Support Questions
Find answers, ask questions, and share your expertise

LLAP Concurrent Queries - Killed Task Attempts

Explorer

I'm investigating running concurrent queries in LLAP (HDP 2.6.1).

When running more than 1 query I am seeing non-zero "Killed Task Attempts" in the DAG page in Ambari (Tez View -> DAG ID link). In some cases the number of "Killed Task Attempts" is into the hundreds. The logs show messages of the form:

2017-12-05T12:13:42,003  INFO [IPC Server handler 2 on 33976 (1512469369970_0013_2_00_000022_1)] impl.TaskRunnerCallable: Kill task requested for id=attempt_1512469369970_0013_2_00_000022_1, taskRunnerSetup=false
2017-12-05T12:13:42,003  INFO [IPC Server handler 2 on 33976 (1512469369970_0013_2_00_000022_1)] impl.ContainerRunnerImpl: SubmissionState for attempt_1512469369970_0013_2_00_000022_1 : REJECTED
2017-12-05T12:13:42,009  INFO [IPC Server handler 4 on 33976 (1512469369970_0013_2_00_000004_1)] impl.TaskExecutorService: wait queue full, size=10. numSlotsAvailable=0, runningFragmentCount=3. attempt_1512469369970_0013_2_00_000004_1 not added

In some cases REJECTED is EVICTED_OTHER.

The query in isolation executed in 78s. When two executions of the same query run concurrently the execution times were 125s and 129s. As the number of concurrent executions is increased the mean elapsed time continues to rise. There is variation in elapsed time between runs whenever there is more than 1 query execution at a time. There is also a correlation between the elapsed time and the number of "Killed Task Attempts". The following is from executing the query 3 times concurrently:

Execution # Elapsed Time/s Killed Task Attempts
----------- -------------- --------------------
1                       90                    1
2                      159                  110
3                      190                  182

I'd be very grateful for guidance on what is happening and why.

Am I hitting https://issues.apache.org/jira/browse/HIVE-15779?

Thanks,

Martin

8 REPLIES 8

Re: LLAP Concurrent Queries - Killed Task Attempts

Expert Contributor

What are your relevant Hive config parameters such as # concurrent queries? How much memory do you have per node and how many nodes do you have? How much of that memory is allocated to LLAP?

There are various things that could be the issue so we will have to go through and check them.
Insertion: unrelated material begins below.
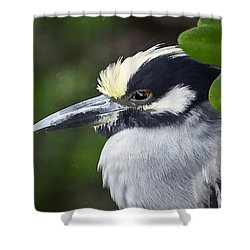 Yellow-crowned Night Heron Shower Curtain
Re: LLAP Concurrent Queries - Killed Task Attempts

Explorer

Hi anarasimham,

Thanks for your response. To answer your questions:

  • # concurrent queries: 3
  • Memory per node: 62G
  • Number of nodes: 3
  • Memory allocated to LLAP: "Memory per Daemon" is 18432; llap0 shows 56320MB allocated in YARN ResourceManager UI

Please let me know if there is anything else you would like to know.

Thanks,

Martin

Re: LLAP Concurrent Queries - Killed Task Attempts

Contributor

Hi, this version should already have the fix for this issu (HIVE-15779).

As of 2.6.X, there is no workload management and balancing functionality in LLAP, so there are indeed usually a lot of cancellations reported for parallel queries. Some of them are a reporting issue (rejected tasks are expected when AM is probing LLAPs for empty space - this is planned to be fixed in 3.0). Still, if I understand correctly, going from 78s to 129s completion means running 2 queries in parallel is faster than sequentially, assuming the cluster if fully utilized it is a good result; both queries get ~half the allocation, and thus effectively run with half the cluster size; hence they take longer. Is this the case?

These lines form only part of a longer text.